Academy of Music
Manager / Director:
29 August 2018
“The work was received with unquestionable favor on Friday last. The critics are unanimous on the subject of its merits. We have rarely witnessed such unanimity of opinion. Only a few years ago it was considered good taste to cavil at, and take exceptions to the music of this great master. When ‘La Traviata’ was produced, a writer on the weekly press stated—after giving vent to all his contempt—that if the management persisted in playing it he would not notice it again; so unworthy did it seem to him of any kind of distinction. After such a threat it was clearly VERDI’S duty to have withdrawn from public life, or if he obstinately persisted in writing, to cancel the offending score in question. Instead of doing so, he has given us ‘Un Ballo in Maschera,’—a work which many competent judges regard as his best—and ‘La Forza del Destino.’ Concerning this last, we have no hesitation in predicting that it will take its place for many years to come as one of the best standard Italian operas. It may not reveal the freshness of ‘Ernani,’ or the exquisite feeling of ‘La Traviata,’ but it is a firmer and better made work than either. Youth is prodigal; age is thrifty, and in the end it is thrift that we admire. How to make a little go a long way is the science of life, and all true art is human in this respect. It was knowledge that made MEYERBEER, not inspiration. For the first time VERDI places a value upon his own ideas. Instead of scattering them with idle programmes he selects the best and elaborates them with conscientious regard to their varying phases. There is a degree of strong, healthy coherence about ‘La Forza del Destino’ which we shall seek in vain in his other works. The melodies are reticent, not blatant; they are vitally connected with the orchestral tissue, not trumpery excresences that may be cut out at pleasure. The ensembles are dramatic, and occur naturally, not artificially, at the end of each act. In short, the work exhibits the ripened knowledge of a master—the careful intention of one who knows what he is about, and the indispensable charm of a natural melodist. A single hearing may pique curiosity, but it takes many hearings to fully gratify it. When familiarity has brought its acceptance, we are certain that ‘La Forza’ will be accepted as the great work of its composer.”
“The second performance of ‘La Forza del Destino’ was in every way more satisfactory than the first. The artists were in better voice, and the whole entertainment passed off more smoothly. The audience, too, were more thoroughly alive to the beauties of the music, though by no means as enthusiastic as the admirable performance should have made them.

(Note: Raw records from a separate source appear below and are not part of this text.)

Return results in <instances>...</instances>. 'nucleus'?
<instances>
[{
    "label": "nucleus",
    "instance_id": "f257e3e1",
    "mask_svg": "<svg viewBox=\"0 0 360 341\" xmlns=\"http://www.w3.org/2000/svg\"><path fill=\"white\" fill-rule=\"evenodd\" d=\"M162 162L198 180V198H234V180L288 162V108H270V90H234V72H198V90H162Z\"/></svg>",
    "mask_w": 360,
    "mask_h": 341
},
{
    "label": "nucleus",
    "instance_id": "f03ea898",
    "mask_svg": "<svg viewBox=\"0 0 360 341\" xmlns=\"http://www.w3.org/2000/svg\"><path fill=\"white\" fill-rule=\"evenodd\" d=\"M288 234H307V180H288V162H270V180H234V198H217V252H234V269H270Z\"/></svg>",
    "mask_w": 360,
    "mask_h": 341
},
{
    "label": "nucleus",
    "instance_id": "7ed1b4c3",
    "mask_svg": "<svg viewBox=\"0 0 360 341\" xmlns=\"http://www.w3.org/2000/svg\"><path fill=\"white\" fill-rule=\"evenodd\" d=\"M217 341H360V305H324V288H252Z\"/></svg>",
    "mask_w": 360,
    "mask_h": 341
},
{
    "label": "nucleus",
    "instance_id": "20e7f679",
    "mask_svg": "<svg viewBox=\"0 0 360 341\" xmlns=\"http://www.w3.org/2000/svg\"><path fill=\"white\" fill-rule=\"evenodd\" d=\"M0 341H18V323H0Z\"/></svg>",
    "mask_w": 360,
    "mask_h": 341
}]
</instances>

Several omissions have been made in the music, which bring the opera within a reasonable length. These omissions do not deprive the public of any important points excepting in the case of the charming clarinet solo which precedes the tenor romanza. The usual encore was awarded last night to the Rataplan chorus, which has all the vigor and far more originality than the popular one by Donizetti, in La figlia. The tenor and baritone duet in the last act again attracted much attention.
The scenery by Calyo is good, if not great. There is a façade of a convent chapel and a closing view among the rocks, which are in every way creditable.”